Pull each line containing "trap" out of the data and copy it.
[Data for processing Boundary: Start]
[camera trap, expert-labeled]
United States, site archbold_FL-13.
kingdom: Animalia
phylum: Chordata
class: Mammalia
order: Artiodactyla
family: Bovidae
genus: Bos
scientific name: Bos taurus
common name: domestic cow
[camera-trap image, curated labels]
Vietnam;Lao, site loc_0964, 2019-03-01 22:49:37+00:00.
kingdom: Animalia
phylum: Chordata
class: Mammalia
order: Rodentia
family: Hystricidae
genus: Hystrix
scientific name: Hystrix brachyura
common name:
[Data for processing Boundary: End]
◆ **Task result**
[camera trap, expert-labeled]
[camera-trap image, curated labels]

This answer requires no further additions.